The Superintendence’s collaboration with Heritage Malta resulted in new discoveries of prehistoric animal bones and pottery fragments in Ghar Dalam, announced last February.
This entity also informs the general public about its works as was the case of last June’s exhibition on archaeological findings, held in Valletta and forming part of the Archaeology Days in Europe initiative.
The Superintendence of Cultural Heritage is also on the forefront to further educate and provide more information to the public on our history and heritage. As a government we are committed to make culture and our heritage more accessible to all, and this entity is also part of the great team which is doing precisely that.
We are always embarking on projects and initiatives to better understand our heritage.

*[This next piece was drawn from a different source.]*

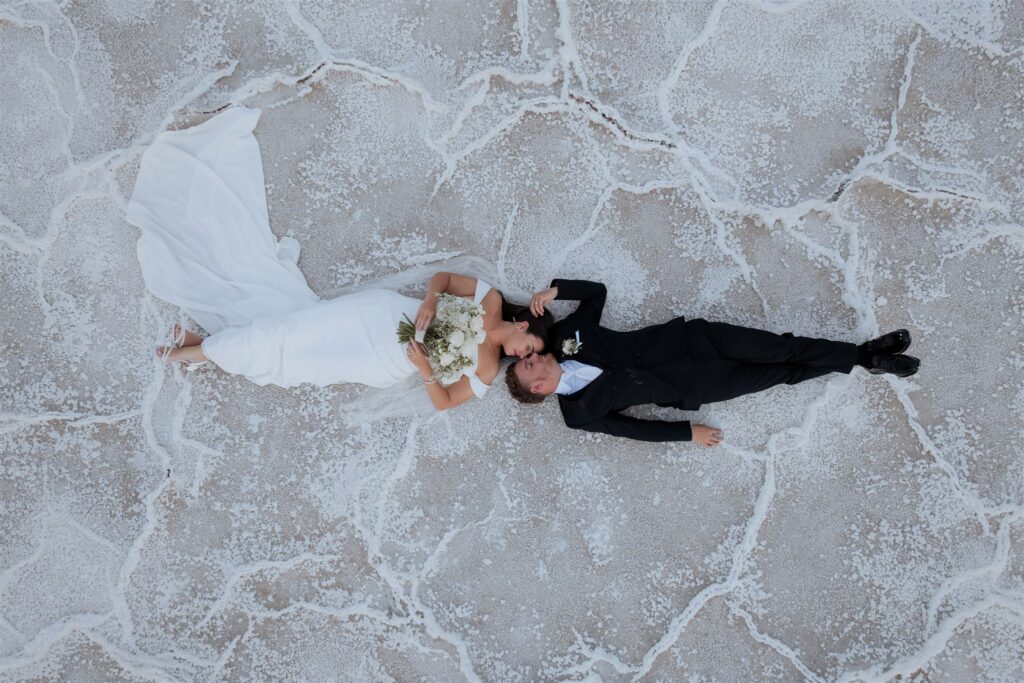 bonneville-salt-flats-green-white-wedding.jpg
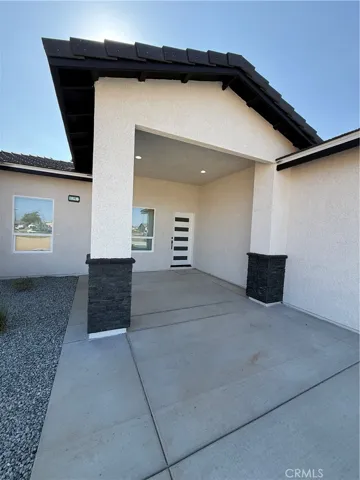 10561 Mohawk, Apple Valley, California 92308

This Sunday Heritage Malta is organising an innovative Open Day and Memory Collection at one of the, maybe, lesser known sites in Malta – Ta’ Bistra Catacombs.

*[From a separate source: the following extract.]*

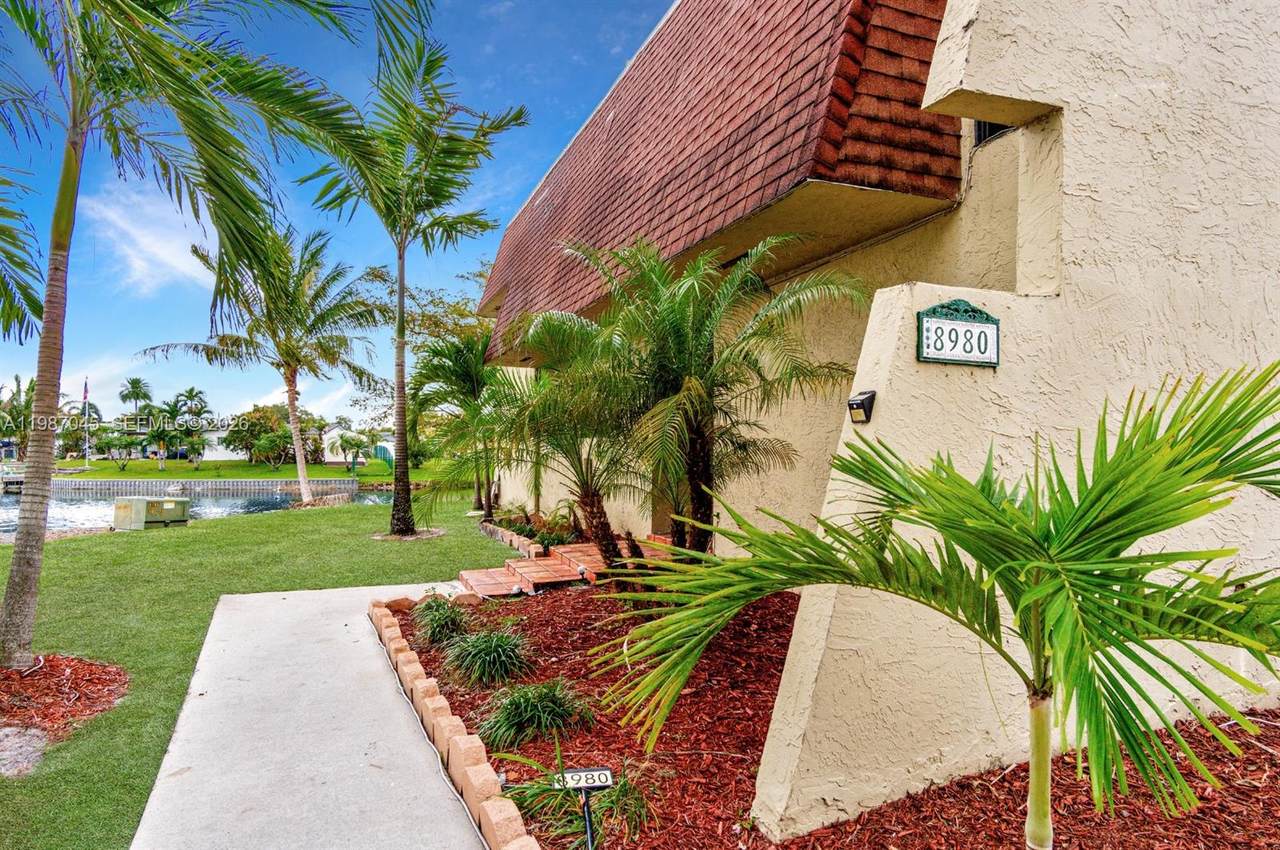 8980 Palm Tree Ln - Photo 1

These catacombs have an interesting history, but even some unfortunate mishaps.
Ta’ Bistra Catacombs are so far the largest set of tombs and catacombs which are found outside Rabat, a short distance from Mosta centre. Although the tombs were first recorded in the late 1880s, they were only archaeologically investigated in 1933 by Captain Charles Zammit. This documentation was done since the tombs were meant to be destroyed to make way for the construction of a new road leading to Burmarrad. Interestingly in 2004, Ta’ Bistra Catacombs came once again into the spotlight when archaeological monitoring taking place during road works revealed that these catacombs had not been destroyed after all.
Along the years, a farm was built over the underground tombs and this today serves as the entrance to this archaeological site. Besides adjusting some of the chambers to his personal use and to accommodate some farm animals, the farmer also engraved a number of faces in different parts of the catacombs. Apart from the farm, other development took place in the area, including the construction of a number of semi-detached villas and a main road connecting Mosta to Rabat. During World War 2, it is believed that the site served as an air-raid shelter for civilians.
Ta’ Bistra Catacombs are thought to form part of a much larger network of tombs and catacombs which may have been partially damaged due to extensive quarrying in the area, particularly for stone related to the building of Mosta’s Rotunda church towards 1833.
In an attempt to recapture the collective memory of those who remember Ta’ Bistra Catacombs and the surrounding landscape as it was in the past, this Sunday between 09:00 and 15:00, Heritage Malta is organising this event during which the public can visit and explore this site for free.
This is also a significant opportunity for those who have any memories or memorabilia of these catacombs to share their narratives and leave their mark at the event, ‘Niftakar Ta’ Bistra’. Heritage Malta is eagerly inviting the public to share their narratives, objects, and old photos of the area. Such collective memory will make it possible to truly understand Ta’ Bistra, not just as an archaeological site, but also as a cultural landscape with a meaning in the lives of those who grew it.
Again I congratulate colleague Helena Dalli for her nomination as new Commissioner for Equality by President-elect Ursula von der Leyen, who presented her team and the new structure of the next European Commission on Tuesday. A very positive nomination for Helena and also for Malta.
I am sure that after making a huge difference in our country with her astounding work in this field, she will also leave her mark in Europe.
Helena Dalli will be Malta’s first ever woman to take up the post in the commission, which will also be led for the first time by another woman.